OK, hope TensorRT more powerful !

glenn-jocher commented 3 years ago

@JosephChenHub @ttyio thanks for the YOLOv5 quantization analysis and response. One point I might add is that SiLU (sometimes referred to as Swish) is a very common activation layer used in various vision AI models.

In YOLOv5 we originally used nn.LeakyReLU(0.1) (inherited from Joseph Redmon's YOLOv3), and were able to realize about +1 AP gain when moving from nn.LeakyReLU(0.1) to nn.SiLU(), with little training or inference speed/memory penalties.

Considering the QAT problem overall the SiLU/LeakyReLU(0.1) compromise is unclear to me as to whether a nn.LeakyReLU(0.1) implementation may be more favorable when targeting TensorRT deployments given the above shortcomings described by @ttyio.

Disclaimer: not a TensorRT or QAT expert.

EDIT: to modify the YOLOv5 baseline activation function you would change L36 in Conv() module in yolov5/models/common.py. Naturally models must be retrained with this change, this is an a change that can be made at export on SiLU-trained models. https://github.com/ultralytics/yolov5/blob/ed2c74218d6d46605cc5fa68ce9bd6ece213abe4/models/common.py#L30-L43

ttyio commented 3 years ago

@JosephChenHub , in case you are not aware of, besides min-max, entropy, there is another percentile-max calibrator you can play with, a 99.99% percentile max sample is in

https://github.com/NVIDIA/TensorRT/blob/master/demo/BERT/helpers/calibrator.py#L102

I will close this issue, please reopen if you still have question, thanks!

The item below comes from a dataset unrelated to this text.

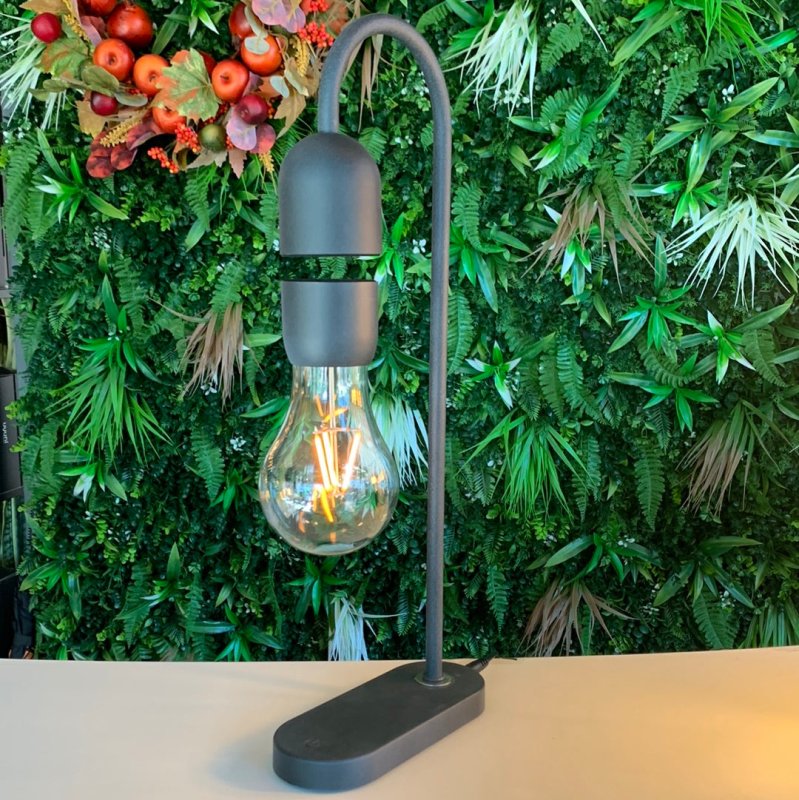 Light Bulb Lamp (Black) - OUThaus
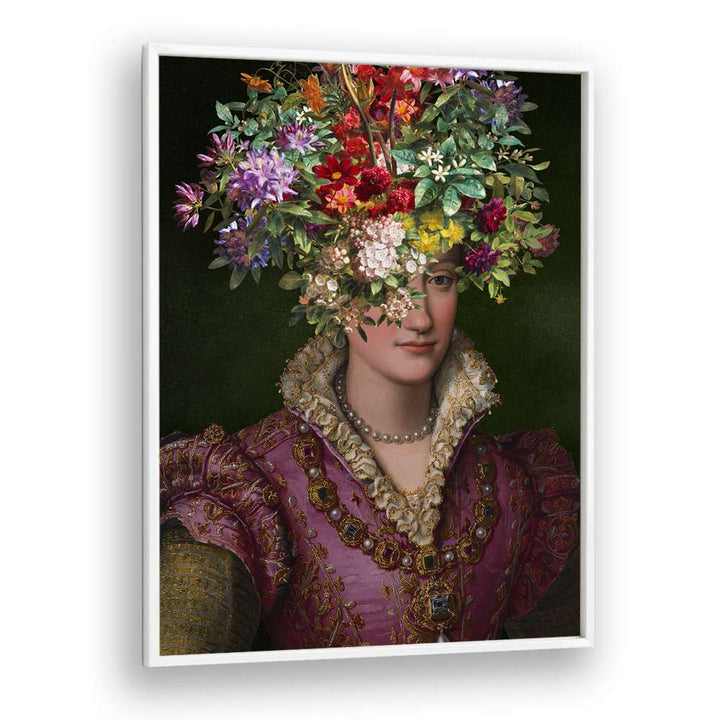 REGAL WOMAN FLORAL CROWN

H19012 commented 3 years ago

@JosephChenHub , in case you are not aware of, besides min-max, entropy, there is another percentile-max calibrator you can play with, a 99.99% percentile max sample is in

https://github.com/NVIDIA/TensorRT/blob/master/demo/BERT/helpers/calibrator.py#L102

I will close this issue, please reopen if you still have question, thanks!

Were you able to get better INT8 mAP by setting a different value in the calibrator.py? BTW YoloV5 3.0 has hardswish, which suffers from the same issues.

m-guise commented 2 years ago

Hi @ttyio It's been a year since you posted about QAT support. Any updates on when it will be released?